TORONTO (Reuters) - The Canadian dollar edged lower against its U.S. counterpart on Tuesday but held near its strongest in nearly a week as oil prices rose and tame U.S. inflation data weighed on the greenback.
The price of oil, one of Canada’s major exports, was supported by Saudi Arabia’s plan for further voluntary supply curbs in April and a cut in oil exports from Venezuela due to a power outage. U.S. crude oil futures rose nearly 1 percent to $57.33 a barrel.
The U.S. dollar fell against a basket of major currencies after data showed the smallest annual gain for U.S. consumer prices in nearly 2-1/2 years.
At 9:13 a.m. (1313 GMT), the Canadian dollar was trading 0.1 percent lower at 1.3403 to the greenback, or 74.61 U.S. cents. The currency touched its strongest intraday level since last Wednesday at 1.3383.
The six-day high for the loonie came after domestic data on Friday showed a bumper jobs gain in February.
Still, money market data indicates that there is about a 20 percent chance of an interest rate cut this year from the Bank of Canada.
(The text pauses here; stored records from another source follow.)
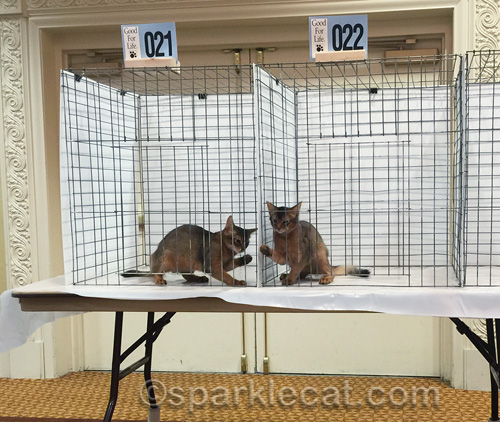 somali kittens goofing around in judging cages at cat show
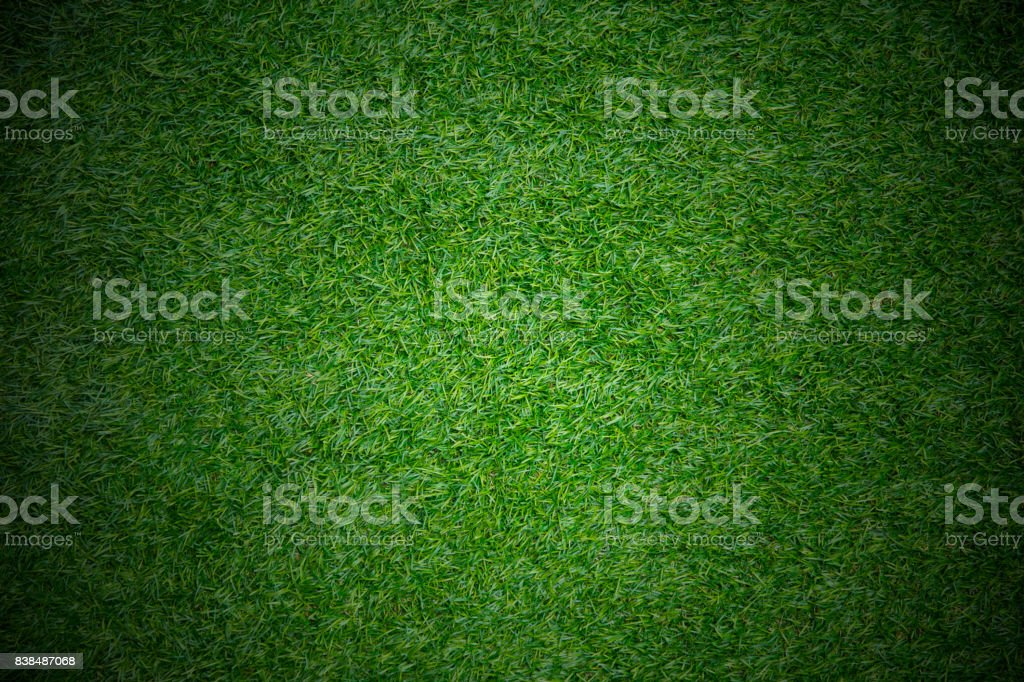 match play field sport concept grass background space for text stock photo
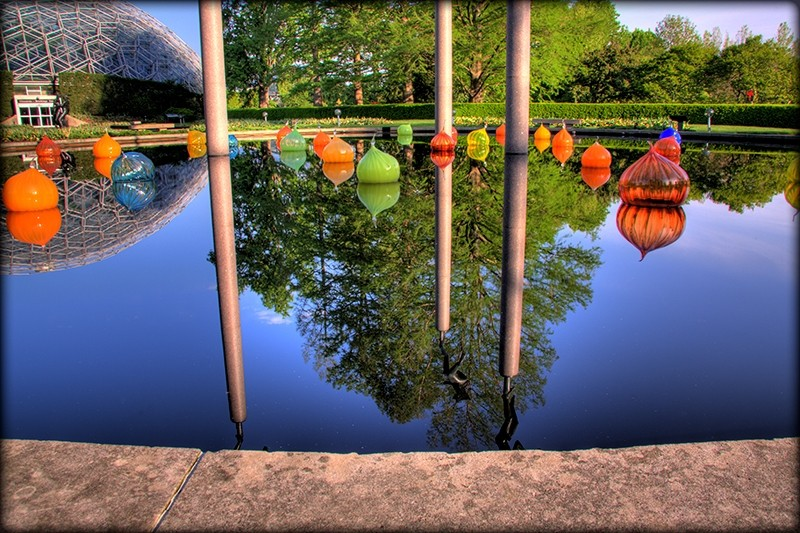 Chihuly onions at the Missouri Botanical Garden
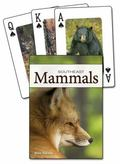 Mammals of the Southeast Playing Cards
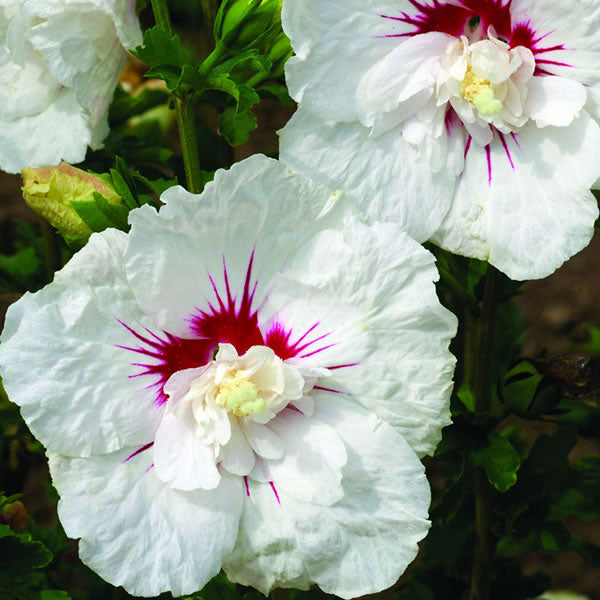 Hibiscus (Rose of Sharon) 'First Editions Bali' 3 gallon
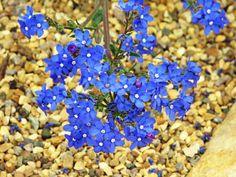 BUGLOSS-BLUE-ANGEL-Anchusa-Capensis-140-seeds-FLOWER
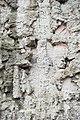 Стены-руины-2.jpg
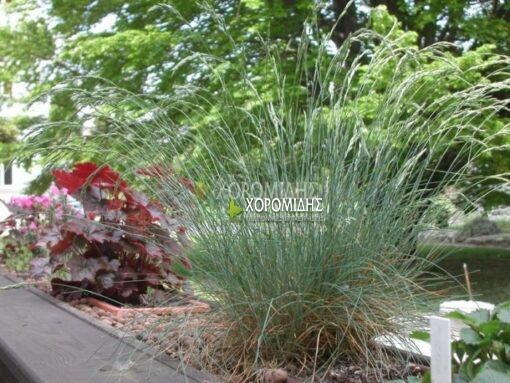 FESTUCA AMETHYSTINA(ΦΕΣΤΟΥΚΑ ΓΛΑΥΚΗ), Καρποφόρο δέντρο | Φυτώρια/Γεωπονικές Επιχειρήσεις Χορομίδης: γλάστρες, φυτά, καρποφόρα, αειθαλή, φυτοχώματα, λιπάσματα, εργαλεία και είδη κήπου | Horomidis Agronomic Corp. Flower pots, plants, garden utensils and supplies, evergreens, fruit trees, fertilizer, soil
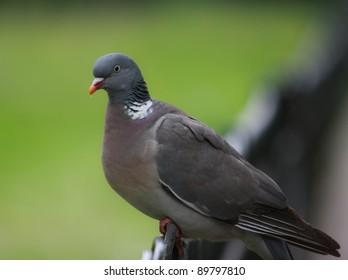 Rock dove in the park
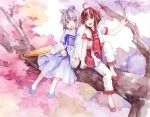2girls brown_eyes brown_hair cherry_blossoms dress feng_you grey_eyes in_tree luo_tianyi multiple_girls pink_hair sitting sitting_in_tree tree tree_branch umbrella vocaloid vsinger yuezheng_ling
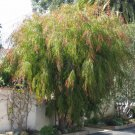Weeping Fragrant Peppermint Tree Agonis flexuosa - 40 Seeds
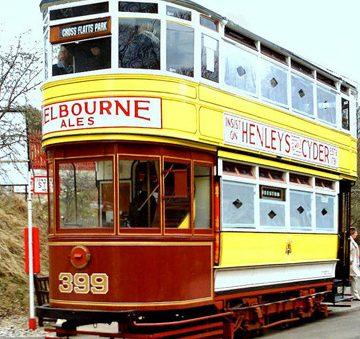 Trams & Buses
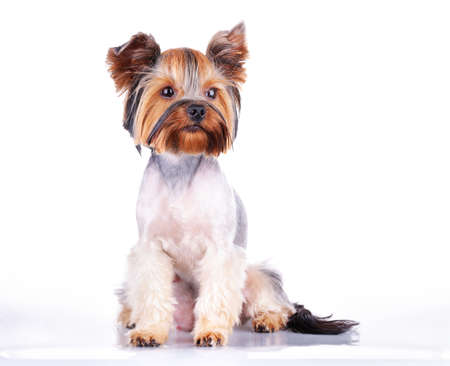 yorky: Puppy of the Yorkshire Terrier isolated on the white background Stock Photo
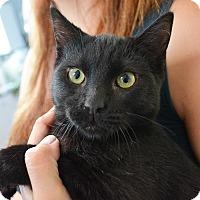 Adopt A Pet :: Jem - Los Angeles, CA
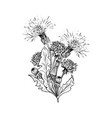 dandelion botanical black ink sketch bouqet vector image vector image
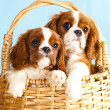 Cavalier King Charles Spaniel puppy — Stock Photo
The central bank has tightened 125 basis points since July 2017.
Bank of Canada Senior Deputy Governor Carolyn Wilkins is due to speak on Thursday, while Canadian manufacturing sales data for January is due on Friday.
Canadian government bond prices were higher across the yield curve in sympathy with U.S. Treasuries. The two-year rose 1 Canadian cent to yield 1.652 percent and the 10-year was up 8 Canadian cents to yield 1.745 percent.
On Friday, the 10-year yield touched its lowest since June 2017 at 1.732 percent.